Sosyal Medyada Kadın

Medyanın en güçlü ticaret ayaklarından olan moda, tekstil, estetik ve kozmetik gibi kollar aracılığıyla güzel olmanın yaşamın temel gayesi olduğu kadınlara dayatılmaktadır.

Abone Ol

Aynı zamanda kadın güzelliği beden ve iktidar ilişkileri üzerinde yoğun çalışmalar yapan Michael Foucault’un deyimiyle bir mikro iktidar (1) alanı olan “kadın bedeni” özerkleştirilmektedir. Böylece kadın, iktidarını kendi güzelliği üzerinden sağlarken diğer taraftan onun üzerinde kurulan iktidarı görmesi engellenmektedir. İşte bu yüzden güzellik ideolojileri masum olmadığı gibi aynı zamanda kadına hükmetmenin de bir aracı olarak kullanılmaktadır. Kadınlar da özelikle medya üzerinden bunun gönüllü bir taşıyıcısı durumundadır. Kadın, bu yüzden sosyal medyada görsellik paylaşımları yapılan ve özellikle de İnstagram gibi sosyal paylaşım sitelerinde öncü durumundadır. Masumiyeti yok eden, öz temsil, ifşa ve sergileme alanı olduğu için İnstagram özellikle kadınların en yoğun kullandığı sosyal medya platformlarının başında gelmektedir.

Verilen Kayıtlar.
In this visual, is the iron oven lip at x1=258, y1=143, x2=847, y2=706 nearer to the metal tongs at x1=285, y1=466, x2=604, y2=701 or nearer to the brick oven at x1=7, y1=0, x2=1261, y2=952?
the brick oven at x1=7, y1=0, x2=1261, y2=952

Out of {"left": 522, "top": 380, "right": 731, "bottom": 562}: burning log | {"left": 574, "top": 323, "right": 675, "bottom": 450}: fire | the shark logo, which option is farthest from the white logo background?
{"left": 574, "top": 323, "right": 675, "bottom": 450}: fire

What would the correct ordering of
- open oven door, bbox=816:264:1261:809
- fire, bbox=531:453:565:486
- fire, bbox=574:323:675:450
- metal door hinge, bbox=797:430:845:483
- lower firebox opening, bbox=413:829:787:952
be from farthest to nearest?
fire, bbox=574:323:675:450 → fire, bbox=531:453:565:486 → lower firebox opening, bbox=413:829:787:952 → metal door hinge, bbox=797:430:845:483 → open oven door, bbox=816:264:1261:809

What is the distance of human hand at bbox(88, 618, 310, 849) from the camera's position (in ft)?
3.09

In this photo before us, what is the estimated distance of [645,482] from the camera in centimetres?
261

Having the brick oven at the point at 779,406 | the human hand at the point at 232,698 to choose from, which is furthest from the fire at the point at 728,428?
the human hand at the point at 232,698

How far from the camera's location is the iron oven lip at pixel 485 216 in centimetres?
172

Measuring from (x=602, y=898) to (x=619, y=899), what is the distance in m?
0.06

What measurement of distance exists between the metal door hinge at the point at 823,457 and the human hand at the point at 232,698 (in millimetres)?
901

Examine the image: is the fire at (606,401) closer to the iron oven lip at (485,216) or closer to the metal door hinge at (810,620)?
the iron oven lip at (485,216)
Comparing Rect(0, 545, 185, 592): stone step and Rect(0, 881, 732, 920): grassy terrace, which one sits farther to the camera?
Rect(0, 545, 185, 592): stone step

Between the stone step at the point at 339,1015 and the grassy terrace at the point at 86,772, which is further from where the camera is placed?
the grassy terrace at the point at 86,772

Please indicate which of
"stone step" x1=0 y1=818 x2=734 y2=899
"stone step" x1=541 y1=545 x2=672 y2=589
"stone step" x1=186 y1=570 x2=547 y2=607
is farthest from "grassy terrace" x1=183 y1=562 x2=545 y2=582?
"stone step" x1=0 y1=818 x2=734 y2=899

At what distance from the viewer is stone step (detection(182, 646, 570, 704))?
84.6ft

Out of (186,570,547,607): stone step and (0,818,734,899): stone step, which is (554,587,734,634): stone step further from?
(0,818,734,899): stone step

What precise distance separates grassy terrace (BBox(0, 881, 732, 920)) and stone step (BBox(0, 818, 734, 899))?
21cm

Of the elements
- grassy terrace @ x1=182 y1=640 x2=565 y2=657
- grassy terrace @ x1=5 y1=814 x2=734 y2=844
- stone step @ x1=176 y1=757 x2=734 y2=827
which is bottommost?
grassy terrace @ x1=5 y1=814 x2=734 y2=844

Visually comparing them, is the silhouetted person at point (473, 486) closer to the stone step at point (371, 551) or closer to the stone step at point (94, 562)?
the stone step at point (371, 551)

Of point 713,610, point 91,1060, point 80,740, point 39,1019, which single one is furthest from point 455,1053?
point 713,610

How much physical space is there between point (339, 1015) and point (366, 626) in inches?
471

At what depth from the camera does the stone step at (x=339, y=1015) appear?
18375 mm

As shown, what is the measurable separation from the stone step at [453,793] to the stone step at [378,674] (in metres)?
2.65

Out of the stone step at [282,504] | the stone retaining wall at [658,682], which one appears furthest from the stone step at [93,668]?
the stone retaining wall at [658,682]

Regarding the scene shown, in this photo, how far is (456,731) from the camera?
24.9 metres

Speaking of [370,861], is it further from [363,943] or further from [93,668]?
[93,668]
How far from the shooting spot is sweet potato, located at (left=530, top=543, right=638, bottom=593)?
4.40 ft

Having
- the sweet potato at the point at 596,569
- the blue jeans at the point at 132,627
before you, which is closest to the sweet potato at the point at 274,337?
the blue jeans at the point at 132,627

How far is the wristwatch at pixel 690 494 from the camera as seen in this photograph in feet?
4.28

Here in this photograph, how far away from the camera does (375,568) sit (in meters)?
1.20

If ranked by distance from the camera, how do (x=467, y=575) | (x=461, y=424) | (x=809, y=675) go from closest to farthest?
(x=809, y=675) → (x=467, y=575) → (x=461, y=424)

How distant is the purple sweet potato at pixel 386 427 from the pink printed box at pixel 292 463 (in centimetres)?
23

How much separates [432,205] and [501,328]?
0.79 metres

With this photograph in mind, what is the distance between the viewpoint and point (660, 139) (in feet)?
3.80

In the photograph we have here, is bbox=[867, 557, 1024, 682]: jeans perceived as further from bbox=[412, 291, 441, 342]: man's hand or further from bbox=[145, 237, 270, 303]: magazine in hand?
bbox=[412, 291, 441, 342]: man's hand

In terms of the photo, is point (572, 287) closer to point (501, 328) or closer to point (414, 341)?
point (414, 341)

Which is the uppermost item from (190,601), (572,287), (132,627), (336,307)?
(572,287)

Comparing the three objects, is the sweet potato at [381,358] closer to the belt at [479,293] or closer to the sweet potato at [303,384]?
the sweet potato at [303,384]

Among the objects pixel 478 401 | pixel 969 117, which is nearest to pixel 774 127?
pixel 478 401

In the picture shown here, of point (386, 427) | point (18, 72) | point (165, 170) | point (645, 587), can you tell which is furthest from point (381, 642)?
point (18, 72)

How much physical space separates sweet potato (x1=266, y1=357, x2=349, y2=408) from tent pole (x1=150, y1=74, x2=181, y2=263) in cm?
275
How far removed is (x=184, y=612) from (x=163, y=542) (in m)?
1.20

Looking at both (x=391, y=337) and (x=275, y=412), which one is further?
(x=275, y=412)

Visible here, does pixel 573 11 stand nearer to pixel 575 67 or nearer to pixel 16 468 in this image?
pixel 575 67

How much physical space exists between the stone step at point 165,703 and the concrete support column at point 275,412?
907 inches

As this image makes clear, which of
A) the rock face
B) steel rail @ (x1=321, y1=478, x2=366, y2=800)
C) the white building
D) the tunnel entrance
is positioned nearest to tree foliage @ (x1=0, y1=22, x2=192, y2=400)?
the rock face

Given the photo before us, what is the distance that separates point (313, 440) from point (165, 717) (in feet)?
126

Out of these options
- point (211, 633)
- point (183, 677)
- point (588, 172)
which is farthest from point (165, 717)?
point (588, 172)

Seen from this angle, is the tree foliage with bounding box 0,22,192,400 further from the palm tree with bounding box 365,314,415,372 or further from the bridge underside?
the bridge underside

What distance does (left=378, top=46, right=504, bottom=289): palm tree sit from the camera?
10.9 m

Görevler.
1. Sosyal medyada kadın konulu metinde "Sosyal Medyada Kadın" ifadesinden "olduğu kadınlara dayatılmaktadır." ifadesine kadar (bu ifade de dahil) olan bölümü, "kozmetik" yerine "makyaj" gelecek şekilde düzenleyip yeniden yazar mısınız?
2. Kayıtlarda "underside" dizesini içeren satırları sayar mısınız? Yalnızca sayıyı yazın.
Metin ile kayıtlar birbirinden bağımsızdır.

Sıralı Sonuçlar.
1.
Sosyal Medyada Kadın

Medyanın en güçlü ticaret ayaklarından olan moda, tekstil, estetik ve makyaj gibi kollar aracılığıyla güzel olmanın yaşamın temel gayesi olduğu kadınlara dayatılmaktadır.

2. 2